TM, from Jewlicious, left me a comment on my previous post. This brings my readership to 21! Moving in the right direction!
This weekend was all about the continuing saga of My Game Prototype #1. Friday I picked up Saarya from his sleep-away school and headed to downtown Jerusalem to talk to a printer about creating 50 copies of my game.
First of all: why 50 copies? Because I want to send some to interested publishers, some to prominent game reviewers, some to give out/sell at BGG.com, and some more to give out/sell to people here who have already requested copies for themselves.
I was hoping to hear from a certain publisher in the U.S., but I'm still waiting. No sense not covering all bases.
Anyhoo, I already have complete mockups from the abortive attempt with the previous game company. I couldn't produce with their artwork, but I could use it to demonstrate what I am looking for in terms of components. Just swap out the art, keep the same pieces and proportions, and I should be good to go.
Even though I said I want minimal design, just enough to show people what the game is about without a particular theme, the printer still indicated that I was looking at something like $500 here, plus another $500 for printing on paper and gluing to some nice cardboard stock, and including boxes to go with it.
Too much for me, even though I've had offers for assistance. Anyway, I don't have much time, but I think I should at least get another price quote. Also, armed with Paint Shop Pro 8, I don't see why I can't create my own graphics. That should save $500, at least. I asked him to give me a firm quote on both design and printing and went home.
Dinner Friday night with Nadine, Rachel, and Saarya. Nadine is a marketer and game group regular. Nadine kept on insisting that I find a theme for the game, as this will make it more memorable to publishers. We rack our brains for things that come in groups of eight (the game is about collecting a set of eight objects) until I finally come up with 8 candles on a menorah.
Nadine and Rachel then explode in a frenzy of ideas: let's create 500 copies! Let's sell it in Israel! Let's get the Jerusalem Post to cover it as a new gift for Hanukkah! Let's call it "Light My Menorah" [as in "Come on Baby, ..."] We'll have eight different colored candles for the objects, gold candles for the wilds, and Antiochus and Greek soldiers for the hazard cards! Let's play again!

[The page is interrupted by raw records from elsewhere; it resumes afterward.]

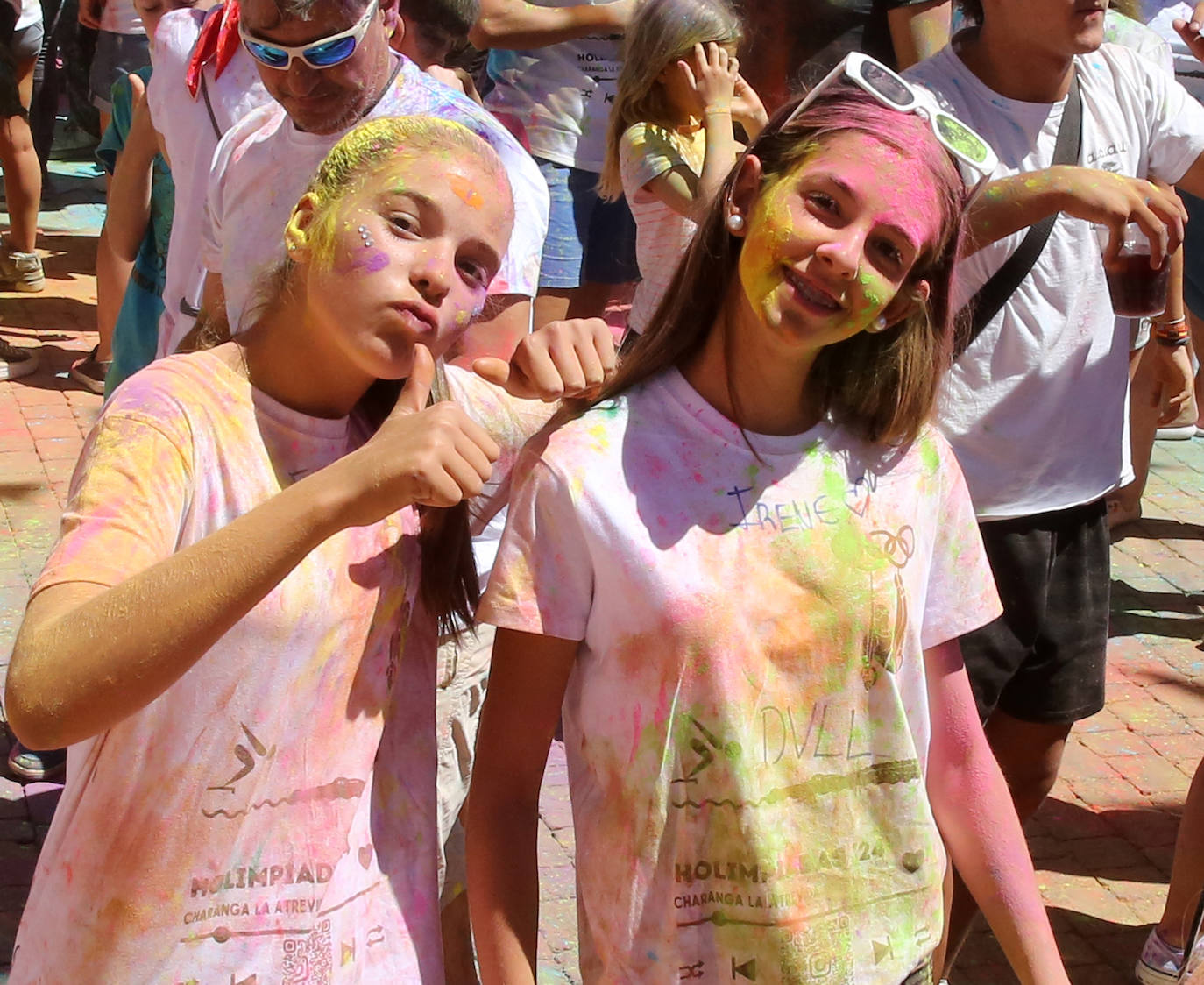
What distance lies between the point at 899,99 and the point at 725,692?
2.80 ft

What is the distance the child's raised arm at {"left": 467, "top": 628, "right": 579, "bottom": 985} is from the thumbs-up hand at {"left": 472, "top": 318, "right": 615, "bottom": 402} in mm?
308

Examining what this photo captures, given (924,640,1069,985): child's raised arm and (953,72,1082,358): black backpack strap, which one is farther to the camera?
(953,72,1082,358): black backpack strap

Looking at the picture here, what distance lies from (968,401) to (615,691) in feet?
4.85

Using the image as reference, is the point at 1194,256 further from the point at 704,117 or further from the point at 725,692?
the point at 725,692

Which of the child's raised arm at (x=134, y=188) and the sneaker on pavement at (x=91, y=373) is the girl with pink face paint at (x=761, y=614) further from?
the sneaker on pavement at (x=91, y=373)

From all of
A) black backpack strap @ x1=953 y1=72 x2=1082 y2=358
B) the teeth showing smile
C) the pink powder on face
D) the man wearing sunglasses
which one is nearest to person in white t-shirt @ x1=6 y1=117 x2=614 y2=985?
the pink powder on face

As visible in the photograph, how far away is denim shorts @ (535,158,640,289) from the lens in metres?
5.44

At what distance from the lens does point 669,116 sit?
16.5 ft

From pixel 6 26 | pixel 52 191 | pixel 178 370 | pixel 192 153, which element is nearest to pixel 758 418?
pixel 178 370

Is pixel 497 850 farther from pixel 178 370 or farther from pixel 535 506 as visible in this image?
pixel 178 370

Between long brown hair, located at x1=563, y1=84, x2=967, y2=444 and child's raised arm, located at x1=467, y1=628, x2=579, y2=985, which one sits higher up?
long brown hair, located at x1=563, y1=84, x2=967, y2=444

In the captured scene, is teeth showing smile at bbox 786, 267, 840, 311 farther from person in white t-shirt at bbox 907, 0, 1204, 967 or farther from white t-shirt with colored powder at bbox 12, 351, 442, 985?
person in white t-shirt at bbox 907, 0, 1204, 967

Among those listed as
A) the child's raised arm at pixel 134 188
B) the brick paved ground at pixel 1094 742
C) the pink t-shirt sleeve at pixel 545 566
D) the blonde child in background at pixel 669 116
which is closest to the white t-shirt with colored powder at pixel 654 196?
the blonde child in background at pixel 669 116

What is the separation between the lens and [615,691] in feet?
6.56
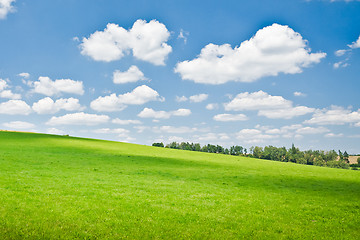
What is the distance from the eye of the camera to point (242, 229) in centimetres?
1494

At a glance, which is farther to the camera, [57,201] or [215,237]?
[57,201]

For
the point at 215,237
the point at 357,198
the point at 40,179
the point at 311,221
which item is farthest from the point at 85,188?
the point at 357,198

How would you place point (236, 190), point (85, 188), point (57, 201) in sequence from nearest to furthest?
point (57, 201)
point (85, 188)
point (236, 190)

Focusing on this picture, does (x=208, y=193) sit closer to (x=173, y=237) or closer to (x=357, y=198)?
(x=173, y=237)

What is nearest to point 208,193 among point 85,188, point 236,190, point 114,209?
point 236,190

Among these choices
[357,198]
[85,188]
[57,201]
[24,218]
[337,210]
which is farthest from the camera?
[357,198]

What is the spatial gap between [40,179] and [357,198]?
33.0 m

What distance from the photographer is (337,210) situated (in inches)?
759

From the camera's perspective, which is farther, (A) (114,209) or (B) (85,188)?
(B) (85,188)

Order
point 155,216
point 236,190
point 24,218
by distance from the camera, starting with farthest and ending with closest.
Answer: point 236,190 < point 155,216 < point 24,218

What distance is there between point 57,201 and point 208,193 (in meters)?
13.4

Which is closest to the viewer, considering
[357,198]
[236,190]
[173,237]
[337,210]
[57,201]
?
[173,237]

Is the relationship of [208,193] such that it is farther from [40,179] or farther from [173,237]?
[40,179]

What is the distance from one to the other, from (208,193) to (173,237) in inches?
407
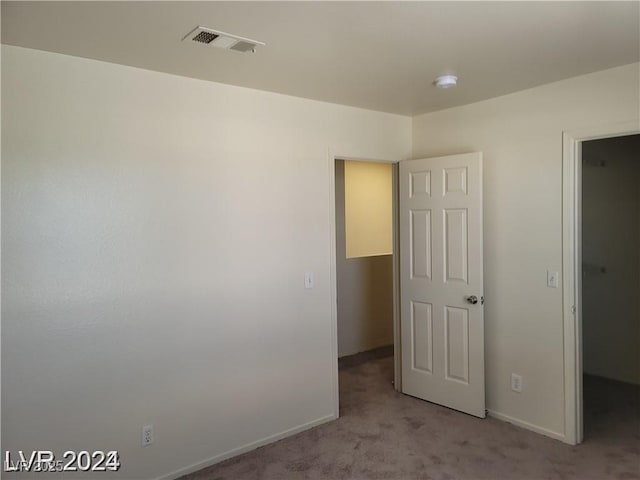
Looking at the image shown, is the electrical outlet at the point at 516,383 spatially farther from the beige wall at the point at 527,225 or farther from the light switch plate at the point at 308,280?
the light switch plate at the point at 308,280

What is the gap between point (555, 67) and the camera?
2703mm

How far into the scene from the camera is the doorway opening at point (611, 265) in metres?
4.09

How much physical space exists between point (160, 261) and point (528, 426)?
2.74 m

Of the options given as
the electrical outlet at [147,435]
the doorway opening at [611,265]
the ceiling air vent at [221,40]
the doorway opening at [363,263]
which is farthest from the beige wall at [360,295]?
the ceiling air vent at [221,40]

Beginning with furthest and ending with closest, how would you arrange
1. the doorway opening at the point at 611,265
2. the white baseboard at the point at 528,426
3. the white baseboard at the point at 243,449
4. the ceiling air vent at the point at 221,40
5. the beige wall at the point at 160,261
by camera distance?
1. the doorway opening at the point at 611,265
2. the white baseboard at the point at 528,426
3. the white baseboard at the point at 243,449
4. the beige wall at the point at 160,261
5. the ceiling air vent at the point at 221,40

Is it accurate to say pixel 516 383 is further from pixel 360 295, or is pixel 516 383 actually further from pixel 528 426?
pixel 360 295

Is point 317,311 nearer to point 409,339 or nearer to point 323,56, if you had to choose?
point 409,339

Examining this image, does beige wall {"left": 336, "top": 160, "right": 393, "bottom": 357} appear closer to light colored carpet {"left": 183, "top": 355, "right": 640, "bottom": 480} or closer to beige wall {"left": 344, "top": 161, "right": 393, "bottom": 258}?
beige wall {"left": 344, "top": 161, "right": 393, "bottom": 258}

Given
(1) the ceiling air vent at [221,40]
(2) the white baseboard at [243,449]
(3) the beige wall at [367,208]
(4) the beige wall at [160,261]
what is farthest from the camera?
(3) the beige wall at [367,208]

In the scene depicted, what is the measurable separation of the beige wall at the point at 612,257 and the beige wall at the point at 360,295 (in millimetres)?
2077

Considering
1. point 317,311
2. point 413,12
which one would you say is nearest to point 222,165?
point 317,311

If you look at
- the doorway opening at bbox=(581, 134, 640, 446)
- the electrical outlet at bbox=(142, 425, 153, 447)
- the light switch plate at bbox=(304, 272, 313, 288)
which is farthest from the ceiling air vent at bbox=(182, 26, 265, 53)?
the doorway opening at bbox=(581, 134, 640, 446)

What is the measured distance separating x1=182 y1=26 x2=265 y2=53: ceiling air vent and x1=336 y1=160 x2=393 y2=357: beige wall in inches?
111

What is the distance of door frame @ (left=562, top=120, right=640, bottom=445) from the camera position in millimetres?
2990
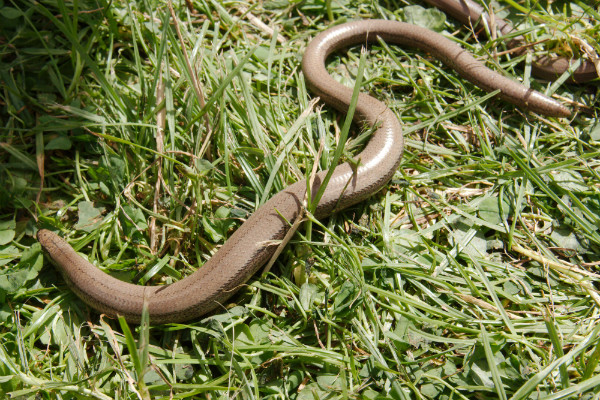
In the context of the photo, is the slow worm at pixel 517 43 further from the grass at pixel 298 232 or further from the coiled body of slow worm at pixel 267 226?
the coiled body of slow worm at pixel 267 226

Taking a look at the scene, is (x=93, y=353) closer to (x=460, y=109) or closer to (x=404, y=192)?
(x=404, y=192)

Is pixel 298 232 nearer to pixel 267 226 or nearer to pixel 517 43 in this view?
pixel 267 226

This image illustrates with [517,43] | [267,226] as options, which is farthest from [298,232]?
[517,43]

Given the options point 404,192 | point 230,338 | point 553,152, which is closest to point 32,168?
point 230,338

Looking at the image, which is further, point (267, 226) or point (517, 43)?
point (517, 43)

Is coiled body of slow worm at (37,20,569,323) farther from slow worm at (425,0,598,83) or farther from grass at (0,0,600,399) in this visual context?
slow worm at (425,0,598,83)

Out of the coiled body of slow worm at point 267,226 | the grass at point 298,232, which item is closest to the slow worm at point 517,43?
the grass at point 298,232
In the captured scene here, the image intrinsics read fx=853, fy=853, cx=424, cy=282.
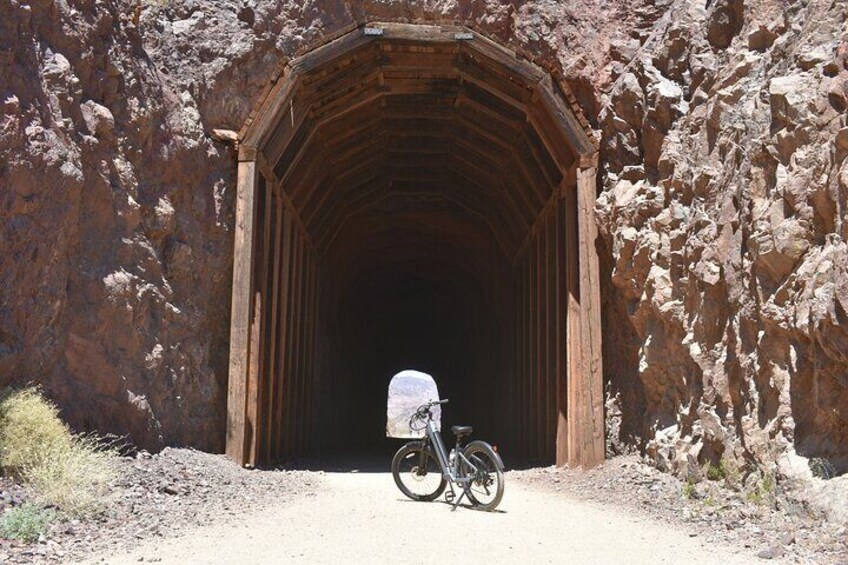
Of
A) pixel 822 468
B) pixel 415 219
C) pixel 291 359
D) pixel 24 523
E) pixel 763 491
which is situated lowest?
pixel 24 523

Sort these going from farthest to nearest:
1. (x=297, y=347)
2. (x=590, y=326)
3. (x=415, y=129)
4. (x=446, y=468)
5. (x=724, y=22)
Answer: (x=415, y=129)
(x=297, y=347)
(x=590, y=326)
(x=724, y=22)
(x=446, y=468)

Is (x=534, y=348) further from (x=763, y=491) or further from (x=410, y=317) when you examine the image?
(x=410, y=317)

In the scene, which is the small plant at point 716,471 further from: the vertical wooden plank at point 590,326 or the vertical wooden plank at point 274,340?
the vertical wooden plank at point 274,340

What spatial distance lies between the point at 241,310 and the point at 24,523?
599cm

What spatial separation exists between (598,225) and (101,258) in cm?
706

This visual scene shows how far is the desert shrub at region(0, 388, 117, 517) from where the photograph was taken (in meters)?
7.92

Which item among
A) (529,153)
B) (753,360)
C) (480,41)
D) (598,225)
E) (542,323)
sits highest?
(480,41)

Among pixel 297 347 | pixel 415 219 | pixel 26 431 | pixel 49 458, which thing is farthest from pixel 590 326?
pixel 415 219

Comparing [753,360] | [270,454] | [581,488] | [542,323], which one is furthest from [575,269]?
[270,454]

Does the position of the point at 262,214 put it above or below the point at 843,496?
above

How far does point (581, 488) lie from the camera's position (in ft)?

We played, and Rachel won (I played poorly - I'm better two player). Lots of talk. In the meantime, I now have to redo the graphics again with candles and I still have to find the right printer at a cheaper price.
Saturday lunch we had a family over, including a boy (15) who is a full time Halo player. He plays every evening and all night in Israel with his friends in the states. He doesn't go to school. He is so good at it, that he hoping for sponsorship to compete in a worldwide tournament for money, and expects that this is pretty likely.
I tried to convince him to play board games with me. Every time he raised an objection as to why he doesn't like board games, I told him that I feel the same way about board games, which is why I play good ones. "They're too much luck". Yes. "They're for kids". Yes. "They're too slow with lots of waiting". Yes. "They go on forever". Yes. Exactly what I don't like about board games, that's why you should play the new board games.
Eventually I convinced him that just like video games doesn't mean "Pong", board games doesn't mean "Monopoly". He consented to try my game prototype #1. After one game he asked to play again. And again. He lost each time, and still told me it was a great game. Nachas!
The guy spends all of his time at home without any local friends, I think. I hope I can convince him to come to the game group.